It may be esteemed presumptuous in the author of this volume to attempt a translation of any part of Homer in blank verse after that of Cowper. It has always seemed to him, however, that Cowper's version had very great defects. The style of Homer is simple, and he has been praised for fire and rapidity of narrative. Does anybody find these qualities in Cowper's Homer? If Cowper had rendered him into such English as he employed in his "Task," there would be no reason to complain; but in translating Homer he seems to have thought it necessary to use a different style from that of his original work. Almost every sentence is stiffened by some clumsy inversion; stately phrases are used when simpler ones were at hand, and would have rendered the meaning of the original better. The entire version has the appearance of being hammered out with great labor, and as a whole it is cold and constrained; scarce any thing seems spontaneous; it is only now and then that the translator has caught the fervor of his author. Homer, of course, wrote in idiomatic Greek, and, in order to produce either a true copy of the original, or an agreeable poem, should have been translated into idiomatic English.

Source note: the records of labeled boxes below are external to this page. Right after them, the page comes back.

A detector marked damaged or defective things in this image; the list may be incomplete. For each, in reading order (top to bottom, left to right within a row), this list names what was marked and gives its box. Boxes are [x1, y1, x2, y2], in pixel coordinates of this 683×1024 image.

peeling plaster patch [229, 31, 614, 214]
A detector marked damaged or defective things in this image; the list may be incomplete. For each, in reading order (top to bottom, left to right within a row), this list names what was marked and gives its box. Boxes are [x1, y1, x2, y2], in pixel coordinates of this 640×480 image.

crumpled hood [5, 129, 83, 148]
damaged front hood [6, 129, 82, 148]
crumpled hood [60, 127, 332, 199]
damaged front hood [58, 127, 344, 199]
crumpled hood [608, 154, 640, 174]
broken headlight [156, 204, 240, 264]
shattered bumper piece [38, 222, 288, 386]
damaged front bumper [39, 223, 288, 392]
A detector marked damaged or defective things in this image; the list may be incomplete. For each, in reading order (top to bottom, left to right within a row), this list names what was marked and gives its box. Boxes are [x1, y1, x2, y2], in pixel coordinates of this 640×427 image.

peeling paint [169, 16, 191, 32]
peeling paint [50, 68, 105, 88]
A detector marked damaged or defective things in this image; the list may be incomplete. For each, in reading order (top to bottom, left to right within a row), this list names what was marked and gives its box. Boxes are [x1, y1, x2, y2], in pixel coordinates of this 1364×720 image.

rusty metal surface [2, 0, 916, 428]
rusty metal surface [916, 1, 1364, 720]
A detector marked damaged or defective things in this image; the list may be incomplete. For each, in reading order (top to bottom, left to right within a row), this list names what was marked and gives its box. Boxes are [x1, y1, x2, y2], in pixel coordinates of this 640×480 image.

I am almost ashamed, after this censure of an author whom, in the main, I admire as much as I do Cowper, to refer to my own translation of the Fifth Book of the Odyssey. I desire barely to say that I have endeavored to give the verses of the old Greek poet at least a simpler presentation in English, and one more conformable to the genius of our language.

42

Ampelopis, mock-grape. I have here literally translated the botanical name of the Virginia creeper – an appellation too cumbrous for verse.

43

This poem was written shortly after the author's return from a visit to Spain, and more than a twelvemonth before the overthrow of the tyrannical government of Queen Isabella and the expulsion of the Bourbons. It is not "from the Spanish" in the ordinary sense of the phrase, but is an attempt to put into a poetic form sentiments and hopes which the author frequently heard, during his visit to Spain, from the lips of the natives. We are yet to see whether these expectations of an enlightened government and national liberty are to become a reality under the new order of things.